Meskipun istilah “preliterate” atau “pra aksara” berguna dan kadang diperlukan, jika digunakan tanpa pertimbangan matang, istilah ini juga menciptakan masalah yang serupa dengan “oral literature”, meskipun dampaknya tidak sekuat itu. “Preliterate” menempatkan kelisanan-sebagai “sistem representasi primer”-sebagai penyimpangan kuno atau anomali dari “sistem representasi sekunder” yang mengikutinya. Mengingat jurang pemisah yang besar antara ucapan dan tulisan, apa yang bisa menjadi alternatif untuk istilah “oral literature” yang kontradiktif dan anakronistis? Mengadaptasi saran Northrop Frye untuk puisi epik dalam The Anatomy of Criticism (1957, hlm. 248-50, 293-303), kita dapat menyebut seni lisan murni sebagai “epos”. Istilah ini memiliki akar Proto-Indo-Eropa yang sama, wekw-, dengan kata Latin vox dan padanan bahasa Inggrisnya, “voice” atau suara. Dengan demikian, pertunjukan lisan akan dipahami sebagai “penyuaraan” (voicings), yang memang demikian adanya.

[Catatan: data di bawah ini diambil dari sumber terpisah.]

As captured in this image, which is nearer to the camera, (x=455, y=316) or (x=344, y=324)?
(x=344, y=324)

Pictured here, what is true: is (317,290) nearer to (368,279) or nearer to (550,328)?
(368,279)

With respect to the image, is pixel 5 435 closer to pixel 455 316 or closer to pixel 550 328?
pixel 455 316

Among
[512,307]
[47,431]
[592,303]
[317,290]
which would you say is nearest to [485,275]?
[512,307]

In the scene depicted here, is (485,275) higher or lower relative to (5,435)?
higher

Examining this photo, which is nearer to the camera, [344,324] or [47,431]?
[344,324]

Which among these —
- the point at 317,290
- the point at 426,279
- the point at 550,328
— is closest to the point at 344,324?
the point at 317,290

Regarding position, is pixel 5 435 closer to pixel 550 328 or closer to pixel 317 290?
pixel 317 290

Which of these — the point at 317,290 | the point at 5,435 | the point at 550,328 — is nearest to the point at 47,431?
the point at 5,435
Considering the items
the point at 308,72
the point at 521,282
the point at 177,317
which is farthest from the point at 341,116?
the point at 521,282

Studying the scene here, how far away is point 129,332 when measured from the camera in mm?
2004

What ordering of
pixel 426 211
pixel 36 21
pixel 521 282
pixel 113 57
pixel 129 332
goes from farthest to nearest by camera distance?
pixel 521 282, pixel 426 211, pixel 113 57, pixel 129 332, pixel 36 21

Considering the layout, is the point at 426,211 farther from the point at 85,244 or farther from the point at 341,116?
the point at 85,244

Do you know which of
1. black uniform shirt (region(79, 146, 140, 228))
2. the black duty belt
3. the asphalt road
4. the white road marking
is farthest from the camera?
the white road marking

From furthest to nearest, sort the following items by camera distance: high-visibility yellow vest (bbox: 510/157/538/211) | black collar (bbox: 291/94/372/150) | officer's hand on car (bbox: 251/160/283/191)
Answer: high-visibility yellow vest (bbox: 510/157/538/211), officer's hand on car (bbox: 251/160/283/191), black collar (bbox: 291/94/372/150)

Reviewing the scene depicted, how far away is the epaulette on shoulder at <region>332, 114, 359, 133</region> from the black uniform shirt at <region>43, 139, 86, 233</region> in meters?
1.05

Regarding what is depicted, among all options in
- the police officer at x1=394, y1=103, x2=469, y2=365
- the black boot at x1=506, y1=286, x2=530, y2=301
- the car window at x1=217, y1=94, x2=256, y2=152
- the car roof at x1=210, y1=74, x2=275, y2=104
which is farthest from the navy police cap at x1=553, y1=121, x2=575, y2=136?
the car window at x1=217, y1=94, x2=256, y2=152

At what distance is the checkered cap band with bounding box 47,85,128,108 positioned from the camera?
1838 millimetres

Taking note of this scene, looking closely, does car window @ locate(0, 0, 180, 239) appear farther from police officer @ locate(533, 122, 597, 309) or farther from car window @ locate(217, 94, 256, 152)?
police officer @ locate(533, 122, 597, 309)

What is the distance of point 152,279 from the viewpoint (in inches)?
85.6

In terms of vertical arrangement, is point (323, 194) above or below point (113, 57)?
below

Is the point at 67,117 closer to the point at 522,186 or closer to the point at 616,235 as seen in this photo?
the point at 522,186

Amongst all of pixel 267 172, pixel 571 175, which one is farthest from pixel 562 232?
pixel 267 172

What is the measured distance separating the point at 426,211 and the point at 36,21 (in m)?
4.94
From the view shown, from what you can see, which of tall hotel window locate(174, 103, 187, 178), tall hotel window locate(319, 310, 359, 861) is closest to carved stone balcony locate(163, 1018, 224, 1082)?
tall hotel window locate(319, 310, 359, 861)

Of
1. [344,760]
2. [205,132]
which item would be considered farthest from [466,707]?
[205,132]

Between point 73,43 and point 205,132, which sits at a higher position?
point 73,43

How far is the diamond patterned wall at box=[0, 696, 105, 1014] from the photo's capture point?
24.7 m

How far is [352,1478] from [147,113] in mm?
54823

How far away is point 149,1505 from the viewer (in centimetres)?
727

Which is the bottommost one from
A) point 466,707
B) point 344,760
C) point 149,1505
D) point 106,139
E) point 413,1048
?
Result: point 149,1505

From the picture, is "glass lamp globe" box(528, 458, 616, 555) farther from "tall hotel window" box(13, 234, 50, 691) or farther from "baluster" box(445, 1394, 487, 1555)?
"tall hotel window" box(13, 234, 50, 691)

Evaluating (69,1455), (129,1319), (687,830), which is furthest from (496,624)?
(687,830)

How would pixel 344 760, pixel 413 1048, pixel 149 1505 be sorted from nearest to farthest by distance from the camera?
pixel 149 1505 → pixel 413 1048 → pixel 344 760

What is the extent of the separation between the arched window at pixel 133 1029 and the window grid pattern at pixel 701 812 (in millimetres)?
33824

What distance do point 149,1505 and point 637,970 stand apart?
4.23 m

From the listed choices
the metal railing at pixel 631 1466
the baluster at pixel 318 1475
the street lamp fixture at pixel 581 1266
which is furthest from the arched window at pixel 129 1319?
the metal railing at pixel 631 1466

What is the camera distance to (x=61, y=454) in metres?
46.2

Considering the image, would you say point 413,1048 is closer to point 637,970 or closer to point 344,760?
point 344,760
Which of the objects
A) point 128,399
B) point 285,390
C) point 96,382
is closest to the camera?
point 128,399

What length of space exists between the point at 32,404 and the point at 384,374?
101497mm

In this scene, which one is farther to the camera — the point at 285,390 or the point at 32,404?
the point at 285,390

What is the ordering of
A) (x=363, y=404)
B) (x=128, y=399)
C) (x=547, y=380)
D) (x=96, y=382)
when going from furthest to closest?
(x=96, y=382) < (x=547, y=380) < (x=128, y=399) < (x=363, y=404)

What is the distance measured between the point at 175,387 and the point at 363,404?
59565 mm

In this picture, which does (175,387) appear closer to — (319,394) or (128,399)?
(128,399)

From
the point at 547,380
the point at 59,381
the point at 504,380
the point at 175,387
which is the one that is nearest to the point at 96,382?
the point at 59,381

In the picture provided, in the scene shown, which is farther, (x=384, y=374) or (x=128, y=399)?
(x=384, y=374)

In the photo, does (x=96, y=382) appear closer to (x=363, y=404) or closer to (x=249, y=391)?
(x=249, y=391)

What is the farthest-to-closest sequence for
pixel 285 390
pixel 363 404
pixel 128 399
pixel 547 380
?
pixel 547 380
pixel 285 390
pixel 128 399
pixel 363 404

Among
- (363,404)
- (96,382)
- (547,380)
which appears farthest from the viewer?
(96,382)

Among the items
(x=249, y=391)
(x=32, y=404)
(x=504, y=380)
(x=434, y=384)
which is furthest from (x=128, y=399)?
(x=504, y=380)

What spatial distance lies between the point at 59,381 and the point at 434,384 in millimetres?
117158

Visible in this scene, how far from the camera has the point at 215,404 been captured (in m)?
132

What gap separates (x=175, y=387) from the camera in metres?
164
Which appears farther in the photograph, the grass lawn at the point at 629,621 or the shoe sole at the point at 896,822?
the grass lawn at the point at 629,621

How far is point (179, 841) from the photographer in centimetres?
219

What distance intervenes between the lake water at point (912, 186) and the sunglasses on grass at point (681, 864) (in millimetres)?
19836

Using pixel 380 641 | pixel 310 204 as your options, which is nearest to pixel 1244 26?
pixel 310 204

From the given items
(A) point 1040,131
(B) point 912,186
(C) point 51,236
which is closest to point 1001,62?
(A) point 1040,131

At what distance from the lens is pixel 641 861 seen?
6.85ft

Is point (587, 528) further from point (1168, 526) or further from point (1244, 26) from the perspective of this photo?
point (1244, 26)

Namun, makna yang lebih umum dari “epos”, yaitu puisi kepahlawanan (lisan) (lihat Bynum, 1967), agak mengganggu makna generik yang diberikan yang merujuk pada semua kreasi lisan. Istilah “voicing” tampaknya memiliki terlalu banyak asosiasi yang saling bersaing, meskipun jika ada yang menganggap istilah itu cukup layak, saya pasti akan mendukung penggunaannya. Namun, kita tetap tidak memiliki istilah yang lebih generik untuk mencakup baik sastra tulisan maupun seni lisan murni. Dalam hal ini, saya akan melanjutkan praktik umum di kalangan akademisi, yaitu, jika perlu, terpaksa menggunakan istilah panjang yang dapat menjelaskan dirinya sendiri-“bentuk-bentuk seni lisan murni”, “bentuk-bentuk seni verbal” (yang mencakup lisan, tulisan, dan segala sesuatu di antaranya), dan frasa serupa. Untungnya, saat ini istilah “oral literature” mulai kehilangan popularitasnya, tetapi perjuangan untuk menghapusnya sepenuhnya mungkin tidak akan pernah dimenangkan secara tuntas.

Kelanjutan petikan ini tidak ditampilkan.